Items from a dataset:
· · · · · · ·

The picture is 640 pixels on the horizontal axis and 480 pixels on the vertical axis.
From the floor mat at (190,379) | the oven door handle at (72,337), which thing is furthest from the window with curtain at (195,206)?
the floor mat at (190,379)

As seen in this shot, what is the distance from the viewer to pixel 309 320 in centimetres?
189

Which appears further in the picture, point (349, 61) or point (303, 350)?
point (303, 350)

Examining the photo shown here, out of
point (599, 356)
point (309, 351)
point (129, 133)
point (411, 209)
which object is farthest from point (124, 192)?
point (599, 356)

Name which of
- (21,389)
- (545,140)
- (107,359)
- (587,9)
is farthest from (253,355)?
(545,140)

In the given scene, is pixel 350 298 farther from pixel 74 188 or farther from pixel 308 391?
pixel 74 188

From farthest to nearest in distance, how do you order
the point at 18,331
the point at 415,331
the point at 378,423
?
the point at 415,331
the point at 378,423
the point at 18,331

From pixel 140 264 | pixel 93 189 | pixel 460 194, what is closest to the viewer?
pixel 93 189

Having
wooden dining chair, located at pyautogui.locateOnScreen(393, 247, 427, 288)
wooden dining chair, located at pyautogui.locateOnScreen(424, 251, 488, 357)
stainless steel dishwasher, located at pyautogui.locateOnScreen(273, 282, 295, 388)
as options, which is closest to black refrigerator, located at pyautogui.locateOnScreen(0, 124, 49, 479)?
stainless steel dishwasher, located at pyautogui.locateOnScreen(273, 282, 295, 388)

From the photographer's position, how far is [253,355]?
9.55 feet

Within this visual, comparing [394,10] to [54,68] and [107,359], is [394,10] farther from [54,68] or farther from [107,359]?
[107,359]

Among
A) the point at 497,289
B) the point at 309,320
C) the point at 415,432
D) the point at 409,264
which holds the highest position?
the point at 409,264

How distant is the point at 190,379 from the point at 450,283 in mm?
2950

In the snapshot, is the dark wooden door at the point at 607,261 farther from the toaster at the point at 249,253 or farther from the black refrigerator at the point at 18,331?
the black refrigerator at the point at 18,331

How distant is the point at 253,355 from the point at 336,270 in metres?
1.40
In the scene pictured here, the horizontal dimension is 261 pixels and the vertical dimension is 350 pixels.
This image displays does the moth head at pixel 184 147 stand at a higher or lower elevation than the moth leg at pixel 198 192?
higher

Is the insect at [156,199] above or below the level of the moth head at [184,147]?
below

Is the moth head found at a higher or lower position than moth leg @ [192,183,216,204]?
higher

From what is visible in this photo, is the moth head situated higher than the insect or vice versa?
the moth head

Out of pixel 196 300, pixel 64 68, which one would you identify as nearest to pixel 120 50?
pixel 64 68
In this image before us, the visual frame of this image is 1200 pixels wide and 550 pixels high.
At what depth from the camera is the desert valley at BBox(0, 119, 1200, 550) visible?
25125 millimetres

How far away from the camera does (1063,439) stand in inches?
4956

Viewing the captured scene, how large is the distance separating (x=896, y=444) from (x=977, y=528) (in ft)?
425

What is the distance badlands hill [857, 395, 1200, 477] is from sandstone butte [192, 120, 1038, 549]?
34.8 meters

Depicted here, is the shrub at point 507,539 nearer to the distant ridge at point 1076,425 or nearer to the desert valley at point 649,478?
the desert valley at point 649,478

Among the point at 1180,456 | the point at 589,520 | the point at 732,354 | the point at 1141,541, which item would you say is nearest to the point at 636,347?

· · · · · · ·

## [Given instruction]
Rewrite the part of the listing that begins with the line containing "What is the distance badlands" and continues through the end of the listing, swapping "sandstone butte" for "rock mesa" and leaving everything else as it is.

## [Solution to the exercise]
What is the distance badlands hill [857, 395, 1200, 477] is from rock mesa [192, 120, 1038, 549]?
34.8 meters

Depicted here, is the shrub at point 507,539 nearer to the distant ridge at point 1076,425 or nearer to the desert valley at point 649,478?
the desert valley at point 649,478

Among the point at 1180,456 | the point at 589,520 | the point at 732,354 | the point at 1141,541, which item would you say is nearest to the point at 636,347?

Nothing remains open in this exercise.